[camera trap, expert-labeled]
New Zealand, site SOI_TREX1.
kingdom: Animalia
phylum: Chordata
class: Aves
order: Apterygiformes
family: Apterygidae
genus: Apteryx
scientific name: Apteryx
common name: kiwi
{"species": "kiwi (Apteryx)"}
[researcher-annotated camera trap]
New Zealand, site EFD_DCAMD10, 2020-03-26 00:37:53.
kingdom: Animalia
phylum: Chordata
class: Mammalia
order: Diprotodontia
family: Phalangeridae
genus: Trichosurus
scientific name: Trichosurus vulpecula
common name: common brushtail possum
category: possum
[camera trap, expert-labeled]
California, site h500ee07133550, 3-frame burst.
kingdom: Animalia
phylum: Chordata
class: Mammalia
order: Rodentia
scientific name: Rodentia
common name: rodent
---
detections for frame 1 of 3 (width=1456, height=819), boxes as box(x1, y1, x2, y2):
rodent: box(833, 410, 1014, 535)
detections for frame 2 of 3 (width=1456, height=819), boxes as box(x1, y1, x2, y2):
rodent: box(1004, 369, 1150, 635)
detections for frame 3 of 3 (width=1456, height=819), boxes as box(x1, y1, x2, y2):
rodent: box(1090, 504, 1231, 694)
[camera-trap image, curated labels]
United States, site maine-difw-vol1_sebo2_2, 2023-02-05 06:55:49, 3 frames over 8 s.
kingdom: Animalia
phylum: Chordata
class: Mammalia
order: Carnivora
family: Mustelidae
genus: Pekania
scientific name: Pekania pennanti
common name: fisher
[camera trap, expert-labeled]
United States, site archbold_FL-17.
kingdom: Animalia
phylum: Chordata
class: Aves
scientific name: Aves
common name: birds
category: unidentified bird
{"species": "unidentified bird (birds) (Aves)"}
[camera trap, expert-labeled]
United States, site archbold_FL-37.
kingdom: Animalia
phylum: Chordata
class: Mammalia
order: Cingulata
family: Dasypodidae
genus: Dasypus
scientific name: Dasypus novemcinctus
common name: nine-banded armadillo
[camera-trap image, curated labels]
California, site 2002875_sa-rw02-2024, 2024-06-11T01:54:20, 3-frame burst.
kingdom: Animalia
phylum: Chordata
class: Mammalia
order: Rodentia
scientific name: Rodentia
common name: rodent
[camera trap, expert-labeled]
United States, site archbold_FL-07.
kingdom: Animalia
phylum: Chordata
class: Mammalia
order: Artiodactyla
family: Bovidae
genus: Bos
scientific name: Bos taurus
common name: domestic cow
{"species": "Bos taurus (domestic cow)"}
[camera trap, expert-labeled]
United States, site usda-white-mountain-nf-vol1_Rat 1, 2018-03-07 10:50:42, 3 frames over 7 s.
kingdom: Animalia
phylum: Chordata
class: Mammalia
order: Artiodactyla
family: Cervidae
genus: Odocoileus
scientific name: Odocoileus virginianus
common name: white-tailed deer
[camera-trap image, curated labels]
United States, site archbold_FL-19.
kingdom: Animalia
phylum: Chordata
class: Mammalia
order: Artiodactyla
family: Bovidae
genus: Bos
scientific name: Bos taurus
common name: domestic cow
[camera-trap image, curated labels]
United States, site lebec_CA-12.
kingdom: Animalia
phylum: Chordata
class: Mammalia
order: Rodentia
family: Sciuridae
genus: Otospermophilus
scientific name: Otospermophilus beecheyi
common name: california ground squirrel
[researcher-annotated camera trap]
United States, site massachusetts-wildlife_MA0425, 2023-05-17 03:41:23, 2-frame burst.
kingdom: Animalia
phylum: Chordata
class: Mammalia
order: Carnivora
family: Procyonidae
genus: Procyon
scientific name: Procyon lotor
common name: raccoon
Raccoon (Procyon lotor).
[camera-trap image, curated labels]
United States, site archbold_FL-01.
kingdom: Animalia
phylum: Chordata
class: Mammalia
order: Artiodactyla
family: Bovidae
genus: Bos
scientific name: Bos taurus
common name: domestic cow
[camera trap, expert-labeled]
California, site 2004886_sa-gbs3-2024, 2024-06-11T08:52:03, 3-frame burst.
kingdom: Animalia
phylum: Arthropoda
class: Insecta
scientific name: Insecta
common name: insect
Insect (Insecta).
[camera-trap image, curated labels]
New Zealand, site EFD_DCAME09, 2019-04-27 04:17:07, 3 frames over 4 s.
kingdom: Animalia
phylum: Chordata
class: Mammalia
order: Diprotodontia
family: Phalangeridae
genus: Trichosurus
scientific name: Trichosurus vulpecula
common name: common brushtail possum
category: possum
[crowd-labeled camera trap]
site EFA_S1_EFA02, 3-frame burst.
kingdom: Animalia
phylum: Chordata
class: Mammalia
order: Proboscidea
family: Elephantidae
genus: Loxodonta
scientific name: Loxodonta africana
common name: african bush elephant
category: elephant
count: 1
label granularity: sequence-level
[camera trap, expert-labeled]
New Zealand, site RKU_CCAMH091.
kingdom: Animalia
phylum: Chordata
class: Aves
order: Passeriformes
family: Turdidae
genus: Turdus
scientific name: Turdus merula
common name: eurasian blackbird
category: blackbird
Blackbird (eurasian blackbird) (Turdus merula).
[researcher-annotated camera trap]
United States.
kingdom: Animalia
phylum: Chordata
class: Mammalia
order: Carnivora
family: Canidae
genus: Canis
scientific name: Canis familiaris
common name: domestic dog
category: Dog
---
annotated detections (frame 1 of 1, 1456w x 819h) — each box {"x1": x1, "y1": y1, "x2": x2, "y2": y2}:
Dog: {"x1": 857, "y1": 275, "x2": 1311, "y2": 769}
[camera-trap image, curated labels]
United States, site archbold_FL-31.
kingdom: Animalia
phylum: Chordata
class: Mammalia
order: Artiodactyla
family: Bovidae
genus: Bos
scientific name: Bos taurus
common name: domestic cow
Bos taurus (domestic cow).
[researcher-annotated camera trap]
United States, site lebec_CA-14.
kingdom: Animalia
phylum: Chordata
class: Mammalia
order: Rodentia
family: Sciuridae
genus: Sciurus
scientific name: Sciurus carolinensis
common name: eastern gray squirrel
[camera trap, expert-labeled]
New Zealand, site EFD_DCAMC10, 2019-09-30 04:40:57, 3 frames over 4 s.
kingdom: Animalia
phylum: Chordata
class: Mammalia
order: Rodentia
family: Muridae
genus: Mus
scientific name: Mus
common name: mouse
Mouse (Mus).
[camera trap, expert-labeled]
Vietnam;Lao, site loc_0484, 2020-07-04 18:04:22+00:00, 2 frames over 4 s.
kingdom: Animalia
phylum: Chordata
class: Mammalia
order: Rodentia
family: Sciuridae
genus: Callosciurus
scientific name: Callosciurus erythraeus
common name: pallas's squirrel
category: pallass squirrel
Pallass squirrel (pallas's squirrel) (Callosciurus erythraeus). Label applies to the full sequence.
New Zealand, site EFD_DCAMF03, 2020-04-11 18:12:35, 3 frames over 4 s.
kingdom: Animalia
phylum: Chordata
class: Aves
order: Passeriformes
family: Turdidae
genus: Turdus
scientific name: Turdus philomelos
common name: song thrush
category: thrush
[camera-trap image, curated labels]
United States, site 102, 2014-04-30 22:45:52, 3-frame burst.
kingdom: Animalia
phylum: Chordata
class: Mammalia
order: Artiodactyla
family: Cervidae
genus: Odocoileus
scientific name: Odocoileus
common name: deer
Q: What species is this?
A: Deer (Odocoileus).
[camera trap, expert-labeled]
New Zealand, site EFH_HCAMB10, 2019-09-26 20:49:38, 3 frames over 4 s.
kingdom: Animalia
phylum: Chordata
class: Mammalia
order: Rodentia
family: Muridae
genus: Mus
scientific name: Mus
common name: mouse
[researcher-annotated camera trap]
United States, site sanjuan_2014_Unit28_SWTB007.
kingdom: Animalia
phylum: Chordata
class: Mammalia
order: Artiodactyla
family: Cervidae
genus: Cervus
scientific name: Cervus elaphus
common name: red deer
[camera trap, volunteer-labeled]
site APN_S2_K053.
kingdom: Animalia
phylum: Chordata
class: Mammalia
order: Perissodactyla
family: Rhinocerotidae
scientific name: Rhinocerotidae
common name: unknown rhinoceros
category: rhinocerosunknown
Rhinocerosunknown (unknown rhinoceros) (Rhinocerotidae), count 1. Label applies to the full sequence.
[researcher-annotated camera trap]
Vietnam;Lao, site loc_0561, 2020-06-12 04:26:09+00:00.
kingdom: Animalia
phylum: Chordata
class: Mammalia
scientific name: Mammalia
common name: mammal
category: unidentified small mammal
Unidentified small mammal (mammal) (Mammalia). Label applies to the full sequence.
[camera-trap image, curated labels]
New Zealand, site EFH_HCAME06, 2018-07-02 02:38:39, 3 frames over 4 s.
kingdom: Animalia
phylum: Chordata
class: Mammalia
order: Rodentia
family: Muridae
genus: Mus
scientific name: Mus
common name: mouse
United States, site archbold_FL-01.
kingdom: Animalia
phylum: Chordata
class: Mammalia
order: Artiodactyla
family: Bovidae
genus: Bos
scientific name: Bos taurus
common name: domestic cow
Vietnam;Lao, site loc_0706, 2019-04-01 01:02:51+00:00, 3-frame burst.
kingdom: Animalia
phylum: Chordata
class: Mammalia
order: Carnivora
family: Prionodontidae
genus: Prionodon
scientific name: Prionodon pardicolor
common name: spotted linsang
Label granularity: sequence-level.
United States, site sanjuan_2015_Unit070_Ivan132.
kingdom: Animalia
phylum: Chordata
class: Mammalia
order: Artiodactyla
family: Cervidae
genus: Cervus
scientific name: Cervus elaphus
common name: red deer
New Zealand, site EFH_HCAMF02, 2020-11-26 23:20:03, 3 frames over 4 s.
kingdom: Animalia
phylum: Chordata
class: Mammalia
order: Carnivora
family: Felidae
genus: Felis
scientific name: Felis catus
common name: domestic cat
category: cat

Exercise requirements |
Every line above with the string "frames" in it needs to be copied.

Response |
United States, site maine-difw-vol1_sebo2_2, 2023-02-05 06:55:49, 3 frames over 8 s.
United States, site usda-white-mountain-nf-vol1_Rat 1, 2018-03-07 10:50:42, 3 frames over 7 s.
New Zealand, site EFD_DCAME09, 2019-04-27 04:17:07, 3 frames over 4 s.
New Zealand, site EFD_DCAMC10, 2019-09-30 04:40:57, 3 frames over 4 s.
Vietnam;Lao, site loc_0484, 2020-07-04 18:04:22+00:00, 2 frames over 4 s.
New Zealand, site EFD_DCAMF03, 2020-04-11 18:12:35, 3 frames over 4 s.
New Zealand, site EFH_HCAMB10, 2019-09-26 20:49:38, 3 frames over 4 s.
New Zealand, site EFH_HCAME06, 2018-07-02 02:38:39, 3 frames over 4 s.
New Zealand, site EFH_HCAMF02, 2020-11-26 23:20:03, 3 frames over 4 s.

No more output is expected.